**EXTRAIT:**
◇ ◇ ◇ ◇ ◇ ◇ ◇

CULTURE. La culture hip-hop a vu le jour dans les ghettos new-yorkais en 1973, et elle a fini par conquérir le monde. Le rap est devenu la pop musique d’aujourd’hui et influence aussi bien la chanson que la mode, le cinéma et le langage. Entretien avec Olivier Cachin, spécialiste du genre.

Qu’entend-on par hip-hop?
Olivier Cachin: Le hip-hop est un phénomène culturel autour de la parole, du mouvement, de la musique et de la peinture, soit le rap, le breakdance, le DJing et le graffiti.

Quand cette culture apparaît-elle? 
A New York au début des années 1970. Si l’on considère que le rock’n’roll est né en 1954 avec l’enregistrement de That’s alright (Mama) par Elvis Presley, alors on peut dire que le hip-hop est né en août 1973 à l’occasion d’une block party, une fête de quartier, organisée dans le quartier du West Bronx par la sœur du fameux DJ Kool Herc. Cette fête regroupait des artistes des quatre disciplines. Mais aucun d’entre eux ne se doutait de l’ampleur qu’allait prendre un phénomène qui ne dépassait alors pas les limites du quartier. Ils n’imaginaient pas que cette contre-culture de ghetto allait générer des super­stars multimilliardaires comme Jay-Z ou Eminem et devenir le principal moteur de l’industrie du divertissement.

◇ ◇ ◇ ◇ ◇ ◇ ◇

**EXERCICE PROPOSÉ A:** Recopiez telles quelles toutes les lignes du listing ci-dessous, en omettant les images.
Le listing n'a aucun lien avec l'extrait.

◇ ◇ ◇ ◇ ◇ ◇ ◇

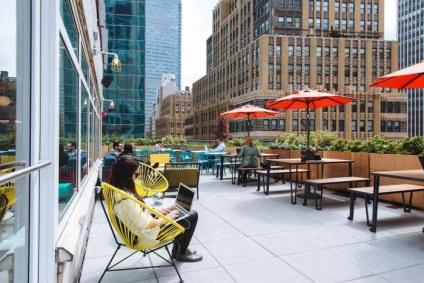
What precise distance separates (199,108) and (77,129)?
85988 mm

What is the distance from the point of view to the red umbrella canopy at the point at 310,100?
28.4 feet

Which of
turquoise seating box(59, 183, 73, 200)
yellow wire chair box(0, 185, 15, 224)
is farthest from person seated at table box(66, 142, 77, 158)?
yellow wire chair box(0, 185, 15, 224)

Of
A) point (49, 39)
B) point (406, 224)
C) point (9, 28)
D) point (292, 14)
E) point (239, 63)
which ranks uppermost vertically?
point (292, 14)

◇ ◇ ◇ ◇ ◇ ◇ ◇

**EXERCICE PROPOSÉ B:** Pour chaque affirmation, dites par oui ou non si elle concorde avec l'extrait sur le hip-hop, et citez mot pour mot le passage qui tranche. (i) Le hip-hop serait né en août 1973 lors d'une fête de quartier dans le West Bronx. (ii) Cette fête a été organisée par DJ Kool Herc lui-même. (iii) Les artistes présents prévoyaient l'ampleur que prendrait le phénomène.

**RÉPONSE ATTENDUE A:**
What precise distance separates (199,108) and (77,129)?
85988 mm

What is the distance from the point of view to the red umbrella canopy at the point at 310,100?
28.4 feet

Which of
turquoise seating box(59, 183, 73, 200)
yellow wire chair box(0, 185, 15, 224)
is farthest from person seated at table box(66, 142, 77, 158)?
yellow wire chair box(0, 185, 15, 224)

Of
A) point (49, 39)
B) point (406, 224)
C) point (9, 28)
D) point (292, 14)
E) point (239, 63)
which ranks uppermost vertically?
point (292, 14)

**RÉPONSE ATTENDUE B:**
(i) Oui : « on peut dire que le hip-hop est né en août 1973 à l’occasion d’une block party, une fête de quartier, organisée dans le quartier du West Bronx »
(ii) Non : « organisée dans le quartier du West Bronx par la sœur du fameux DJ Kool Herc »
(iii) Non : « aucun d’entre eux ne se doutait de l’ampleur qu’allait prendre un phénomène qui ne dépassait alors pas les limites du quartier »